También se mostraban de acuerdo en que el aeropuerto había sido ocupado por «anarquistas rivales», los notorios «refugiados» que no acataban la ley estadounidense sobre el armamento. No mencionaron ni una vez los intereses de las empresas de biotecnología; aunque todos los habitantes de la isla conocían el plan de Mosala de emigrar, nadie de aquel grupo se había molestado en hablar con los lugareños el tiempo suficiente para poder enterarse.
Estas personas serían las que informarían de todo lo que sucediera en Anarkia al resto del mundo y ninguna tenía ni la más remota idea de qué estaba pasando en realidad.
De camino al hospital encontré una tienda de electrónica. Me compré una agenda nueva y una cámara para llevar al hombro. Introduje mi código personal en la agenda, que cargó la última copia de seguridad vía satélite de la vieja y empezó a ponerse al día. La pantalla fue un borrón de actividad durante varios segundos.
—Se han producido más de tres mil casos de Angustia —anunció
Sísifo
.
—No me interesa eso. —¿Tres mil?

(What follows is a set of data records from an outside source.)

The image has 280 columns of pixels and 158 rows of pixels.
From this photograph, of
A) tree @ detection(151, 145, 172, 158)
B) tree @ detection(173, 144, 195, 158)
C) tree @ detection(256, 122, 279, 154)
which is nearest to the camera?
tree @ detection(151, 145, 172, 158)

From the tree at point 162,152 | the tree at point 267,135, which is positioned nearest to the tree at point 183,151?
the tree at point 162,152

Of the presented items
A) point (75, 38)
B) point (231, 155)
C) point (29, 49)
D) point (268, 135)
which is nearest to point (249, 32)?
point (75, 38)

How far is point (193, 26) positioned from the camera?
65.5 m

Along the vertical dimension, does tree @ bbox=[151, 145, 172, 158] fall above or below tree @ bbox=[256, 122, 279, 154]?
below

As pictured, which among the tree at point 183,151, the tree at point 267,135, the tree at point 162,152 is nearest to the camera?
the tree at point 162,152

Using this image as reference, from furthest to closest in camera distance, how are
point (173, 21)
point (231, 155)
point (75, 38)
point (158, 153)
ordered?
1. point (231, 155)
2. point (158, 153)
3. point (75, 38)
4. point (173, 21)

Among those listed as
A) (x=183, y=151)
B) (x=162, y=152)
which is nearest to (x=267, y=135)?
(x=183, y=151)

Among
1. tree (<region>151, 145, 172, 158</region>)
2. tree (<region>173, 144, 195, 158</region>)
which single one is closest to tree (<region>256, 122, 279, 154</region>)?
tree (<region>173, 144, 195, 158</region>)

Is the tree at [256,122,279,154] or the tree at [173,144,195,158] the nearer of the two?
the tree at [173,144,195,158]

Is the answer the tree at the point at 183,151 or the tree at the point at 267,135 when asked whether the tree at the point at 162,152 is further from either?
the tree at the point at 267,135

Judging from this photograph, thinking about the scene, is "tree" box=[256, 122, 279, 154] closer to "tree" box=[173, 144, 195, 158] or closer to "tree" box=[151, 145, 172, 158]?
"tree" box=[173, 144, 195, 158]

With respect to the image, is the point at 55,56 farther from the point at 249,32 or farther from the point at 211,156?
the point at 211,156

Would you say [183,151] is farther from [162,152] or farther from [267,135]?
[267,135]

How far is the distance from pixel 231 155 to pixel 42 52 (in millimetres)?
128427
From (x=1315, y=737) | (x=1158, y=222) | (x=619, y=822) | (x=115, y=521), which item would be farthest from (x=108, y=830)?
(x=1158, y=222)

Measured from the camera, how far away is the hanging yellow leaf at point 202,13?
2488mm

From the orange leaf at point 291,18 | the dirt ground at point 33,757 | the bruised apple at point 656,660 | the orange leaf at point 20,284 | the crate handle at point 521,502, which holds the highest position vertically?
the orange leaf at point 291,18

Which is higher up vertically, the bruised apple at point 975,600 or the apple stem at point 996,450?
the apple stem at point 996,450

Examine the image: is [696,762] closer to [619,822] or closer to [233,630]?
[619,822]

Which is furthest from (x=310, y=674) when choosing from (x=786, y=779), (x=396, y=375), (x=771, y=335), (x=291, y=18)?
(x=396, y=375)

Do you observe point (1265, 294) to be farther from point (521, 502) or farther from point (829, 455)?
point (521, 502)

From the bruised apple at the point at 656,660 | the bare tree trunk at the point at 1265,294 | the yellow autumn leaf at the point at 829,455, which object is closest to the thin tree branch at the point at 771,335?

Se habían multiplicado por seis en quince días—. Muéstrame un mapa de las incidencias.
Parecía más el desarrollo de un cáncer espontáneo que el de cualquier tipo de enfermedad infecciosa. Se extendía de forma aleatoria por todo el planeta, independiente de cualquier factor social o medioambiental, y se concentraba sólo en función de la densidad de población.
¿Cómo podían incrementarse tan rápidamente las cifras sin ningún estallido localizado? Había oído que los modelos que se basaban en la transmisión por el aire, el contacto sexual, el suministro de agua y los parásitos no encajaban con esta epidemia.
—¿Alguna otra noticia sobre el tema?
—No es oficial, pero hay una grabación guardada en la biblioteca de SeeNet de John Reynolds, un compañero tuyo, que incluye los primeros informes sobre declaraciones coherentes de las víctimas.
—¿Hay personas que se recuperan?
—No, pero algunas muestran un cambio intermitente en la patología.
—¿Un cambio o una reducción?
—El discurso es coherente, pero el contexto del asunto sobre el que hablan no es el adecuado.